An immediate interruption to Russian natural gas supplies would risk €220 billion ($239 million) in losses to Germany’s economic output for 2022 and 2023, equivalent to more than 6.5% of its annual economic output, according to a joint report on Wednesday.
'The German economy is steering through difficult waters and faces the highest inflation rates in decades,' said the report that was prepared by five institutions.
It lowered the country’s economic growth forecast to 2.7% from 4.8% for 2022 and said it estimated Europe's largest economy would expand 3.1% in 2023.
If the energy supply would stop abruptly, Germany’s economy is expected to grow only 1.9% this year, according to the report.
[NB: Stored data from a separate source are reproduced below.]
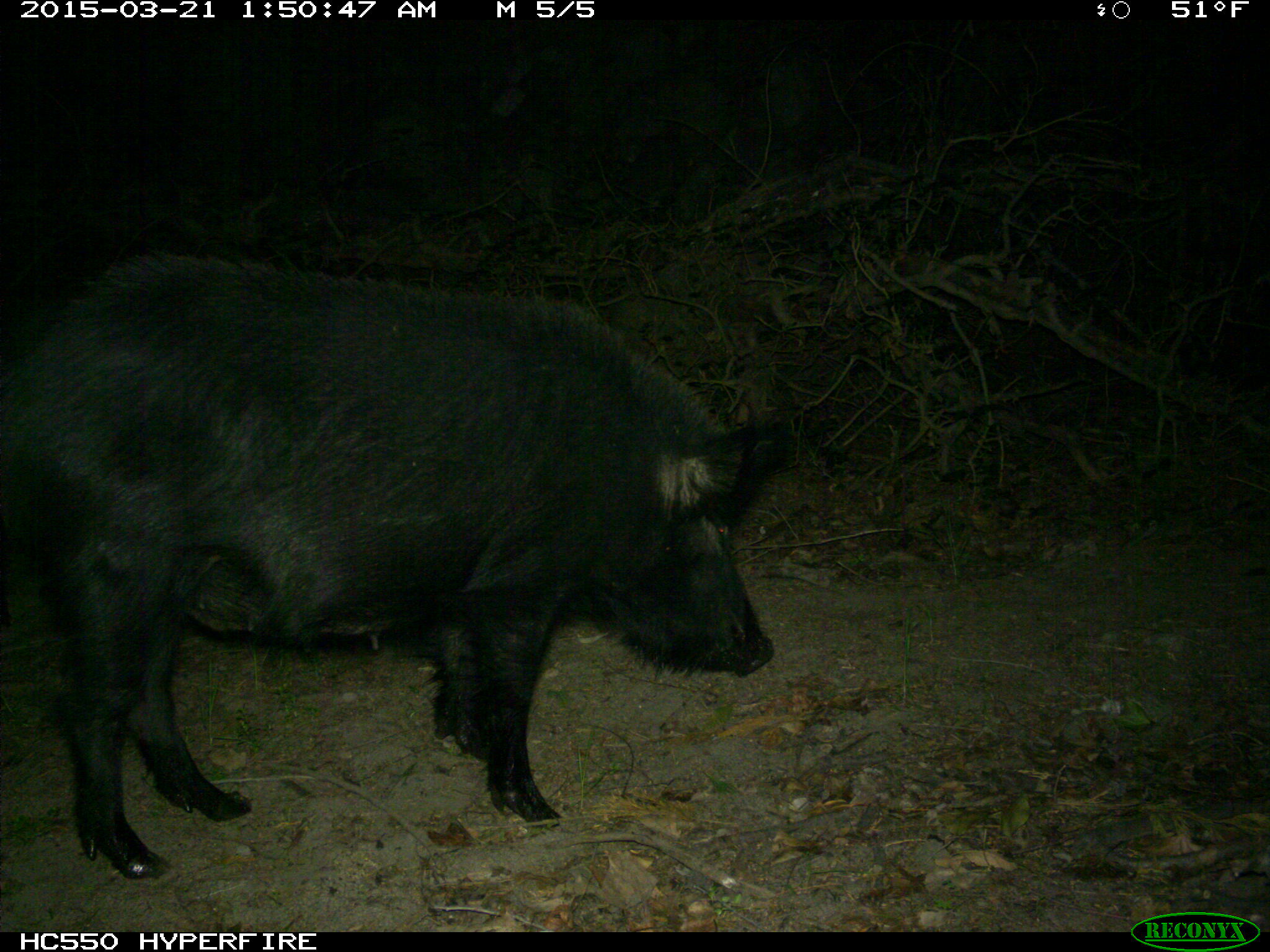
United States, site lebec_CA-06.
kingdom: Animalia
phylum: Chordata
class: Mammalia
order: Artiodactyla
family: Suidae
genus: Sus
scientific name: Sus scrofa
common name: wild boar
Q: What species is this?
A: Sus scrofa (wild boar).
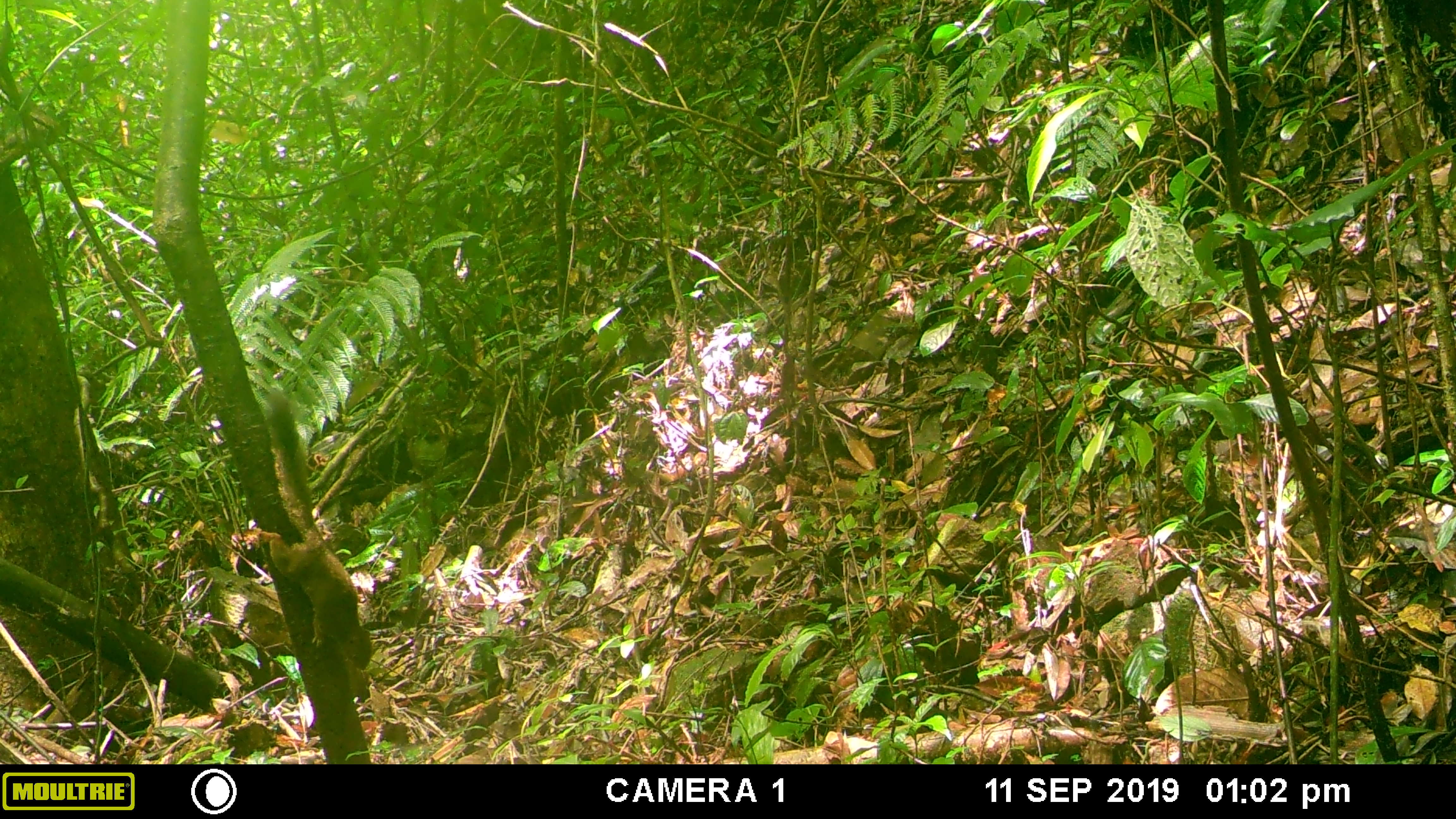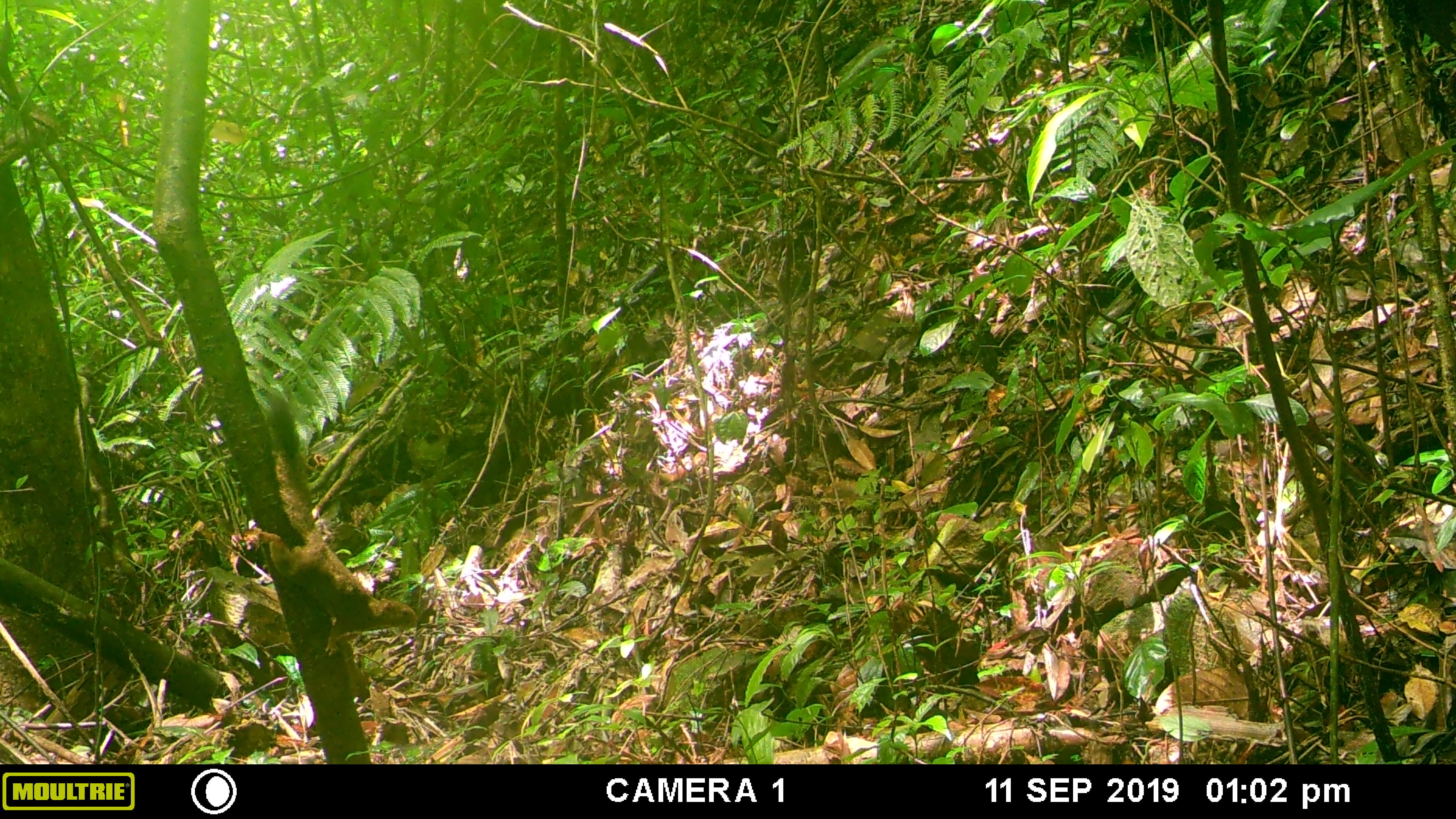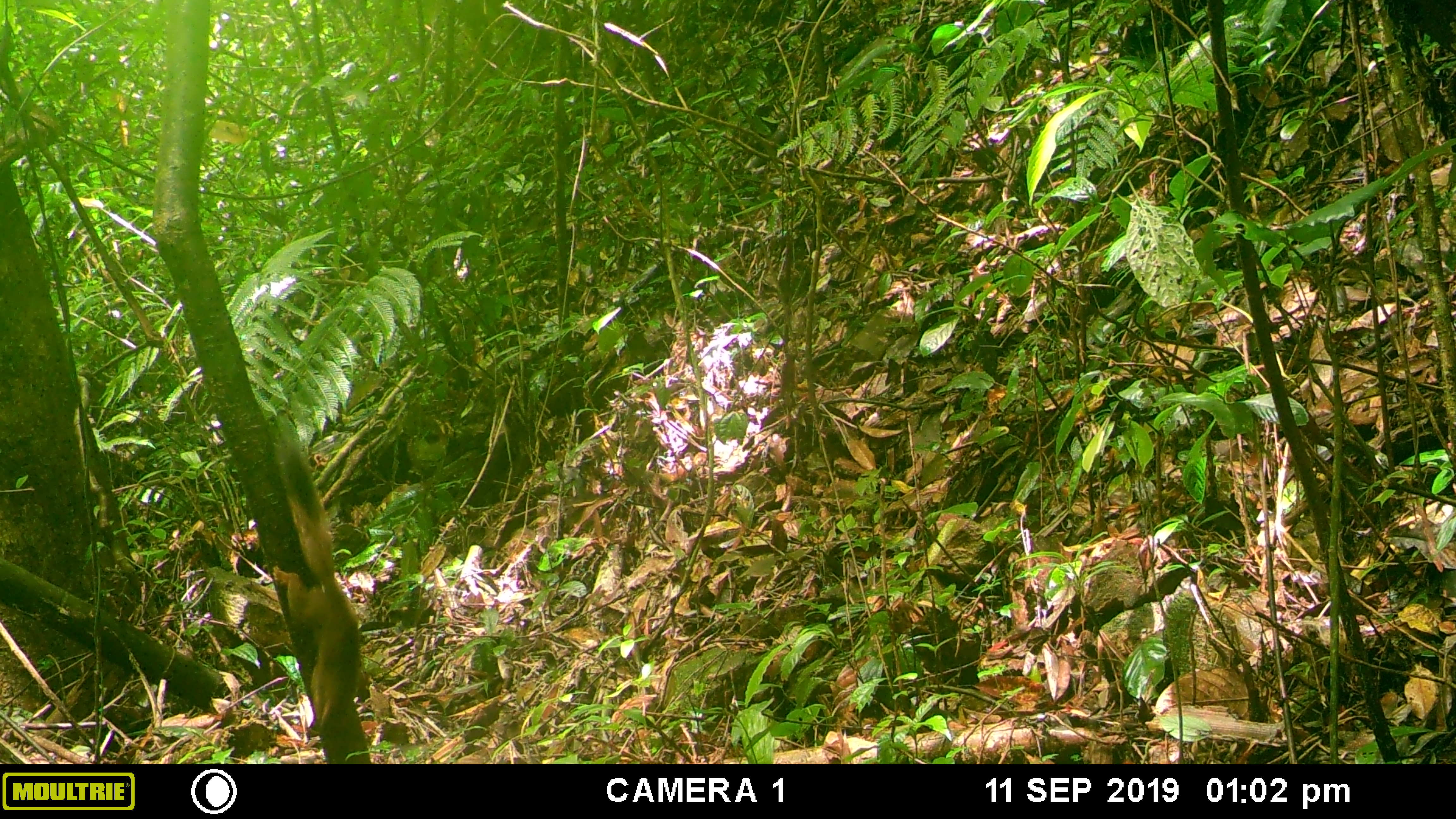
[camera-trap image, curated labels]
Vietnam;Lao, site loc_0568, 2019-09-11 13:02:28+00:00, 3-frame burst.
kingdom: Animalia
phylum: Chordata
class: Mammalia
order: Rodentia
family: Sciuridae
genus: Callosciurus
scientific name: Callosciurus erythraeus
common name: pallas's squirrel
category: pallass squirrel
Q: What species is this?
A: Pallass squirrel (pallas's squirrel) (Callosciurus erythraeus).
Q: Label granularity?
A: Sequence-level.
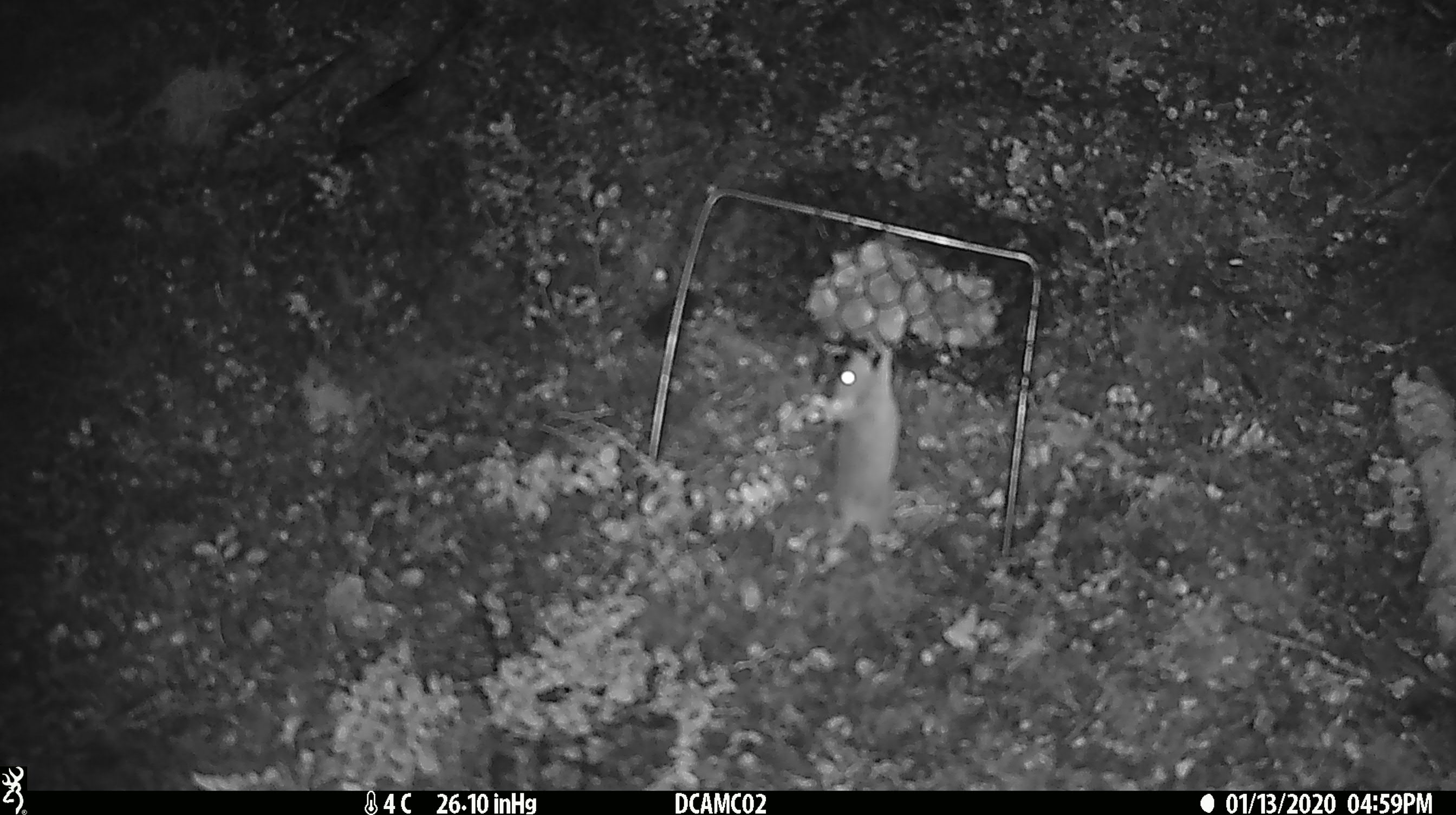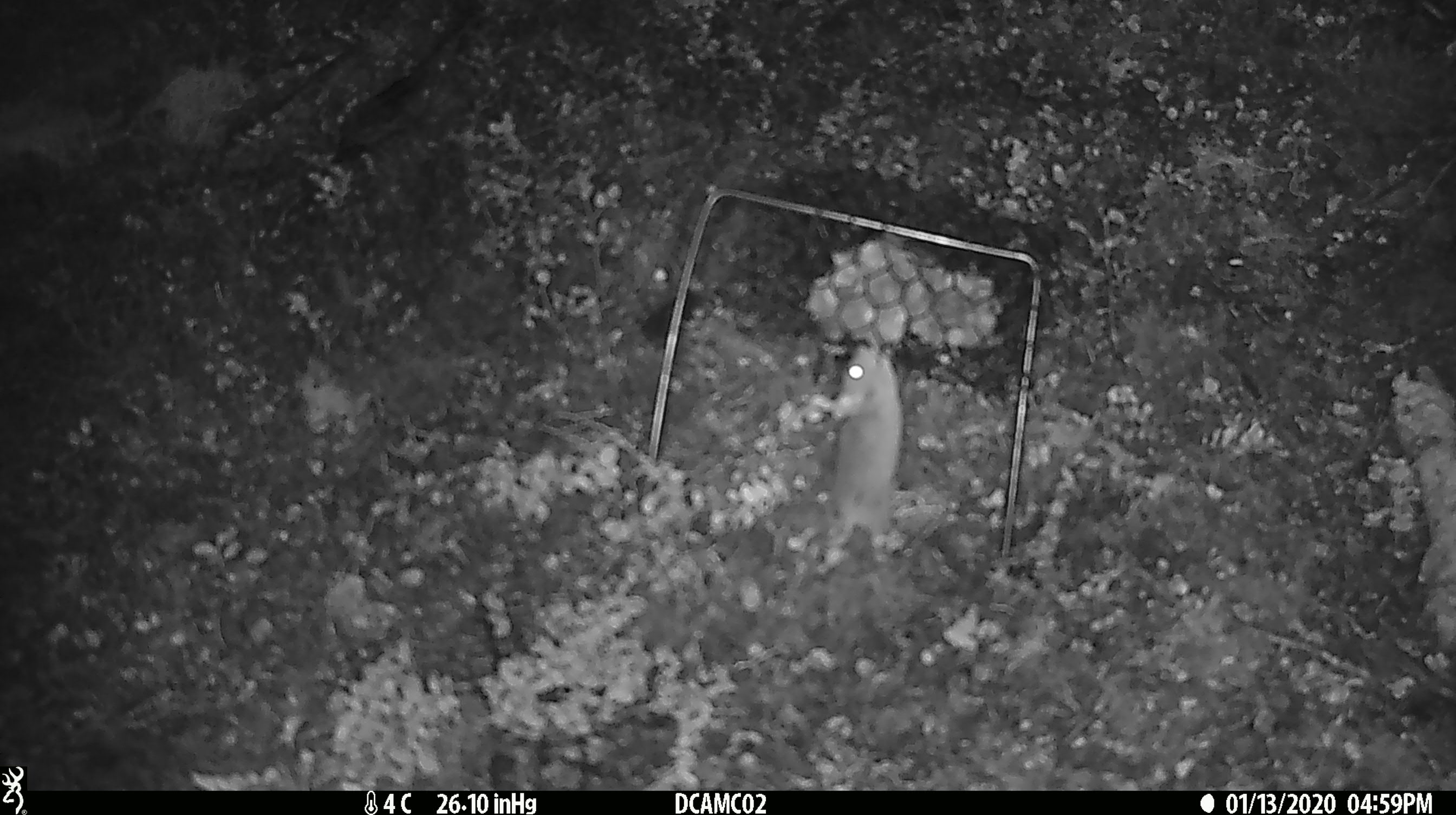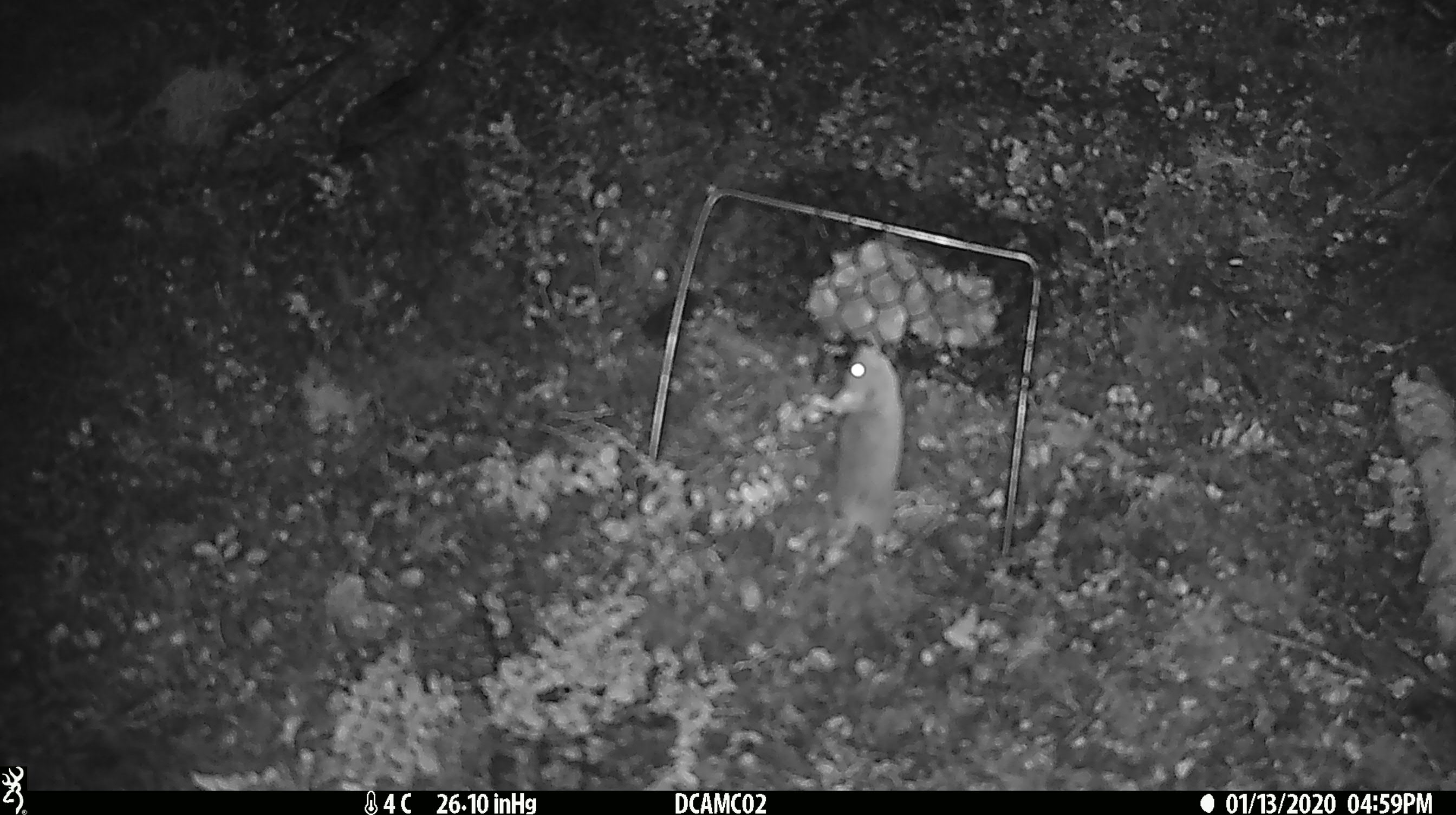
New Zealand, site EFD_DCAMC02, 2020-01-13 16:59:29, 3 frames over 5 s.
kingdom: Animalia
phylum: Chordata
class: Mammalia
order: Rodentia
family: Muridae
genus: Mus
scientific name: Mus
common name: mouse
'The shockwaves from the war in Ukraine are weighing on economic activity on both the supply side and the demand side,' Stefan Kooths, vice president and research director of business cycles and growth at the Kiel Institute for the World Economy, said in a statement. “Increasing prices of critical energy commodities following the Russian invasion further fuel the upward pressure on prices.'
'Fading pandemic restrictions are supporting the service sectors while continuing supply chain bottlenecks in the wake of the COVID-19 crisis are still disturbing manufacturing output,' he added.
The Joint Economic Forecast report was prepared by the German Institute for Economic Research (DIW Berlin), the ifo Institute (Munich), the Kiel Institute for the World Economy (IfW Kiel) and the Halle Institute for Economic Research (IWH), and RWI (Essen).